In 2012, Brian K. Kolbika and Robert J. Lefkowitz were awarded the Nobel Prize in Chemistry for their investigation of G-Protein Coupled Receptors. Kolbika and Lefkowitz did extensive studies that allow us an understanding of the molecular mechanism of how G-Protein Coupled Receptors (GPCRs) work.

Extracellular cues are commonly converted into specific intracellular responses through the activity of G-protein coupled receptors. This mediation is paramount to regulating the majority of physiological processes. As a result, the ligands responsible for GPCR signaling have the potential to be used as models for a novel class of therapeutics. The binding of agonists to the orthosteric pocket of a GPCR stabilizes the specific receptor conformation which results in binding of three separate protein groups: first heterotrimeric GTP-binding proteins (G-proteins), second G-protein coupled receptor kinases (GRK’s) and finally β-arrestins. Subsequently, biological activity of the GPCRs is regulated by the stabilization of specific conformations that either activate or inhibit.

Seven-transmembrane receptors (7MTRs), the largest class of receptors found in the human genome, are frequently the target for medicinal therapeutics. Lefkowitz identified β-arrestin as true adaptor proteins that mediate signaling for several effector pathways. The biochemical and functional consequences of signals transduced by β-arrestins are distinct from those transduced by G proteins. Ligands and receptors have been isolated that preferentially signal through pathways mediated by either G-proteins or β-arrestins. The ligands responsible for 7TMR signaling could be used as models for a novel class of therapeutics.

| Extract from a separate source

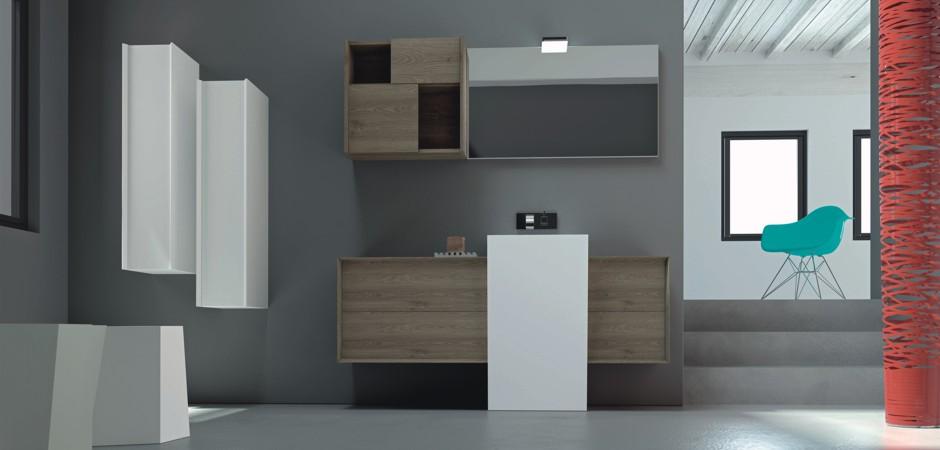Moderne badezimmermöbel günstig  Badmöbel günstig einkaufen - Waschtische auf Maß | Bad-Direkt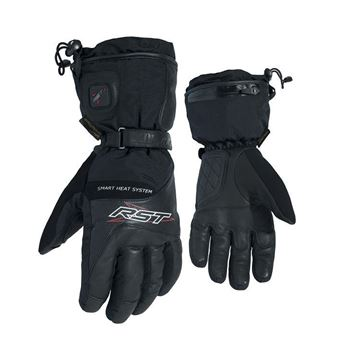 Picture of RST 2646 THERMOTECH HEATED GLOVES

Ligand binding to orthosteric or allosteric sites on GPCRs induces biological activity through the stabilization of specific receptor conformations. These ligands are typically small molecule agonists and antagonists. Lefkowitz identified monomeric single domain antibodies (single domain antibodies) from the Camelid family that were capable of allosterically binding to and stabilizing an active conformation of the β2 adrenergic receptor (β2AR). The lab characterized a family of sequence related single domain antibodies with preferential binding to active (agonist occupied) or inactive (antagonist occupied) receptors. Additional studies revealed that the single domain antibodies bound to epitopes found on the intracellular receptor surface. When the single domain antibodies were expressed intracellularly, conformational specificity was preserved, and the single domain antibodies selectively bound agonist/antagonist-occupied receptors. The “intrabodies” (intracellularly expressed single domain antibodies) acted to inhibit G-protein activation (cyclic AMP accumulation), GRK-mediated receptor phosphorylation, β-arrestin recruitment and receptor internalization. Lefkowitz postulated that the measured functional effects were due to the stabilization of specific receptor conformations.

The two teams of investigators utilized five strategies to produce a stable ternary complex ideally suited for crystallization. One of the successful strategies relied upon the selection of a camelid single domain antibody that allowed for stabilization of the Gβ-subunit in a well-defined conformation.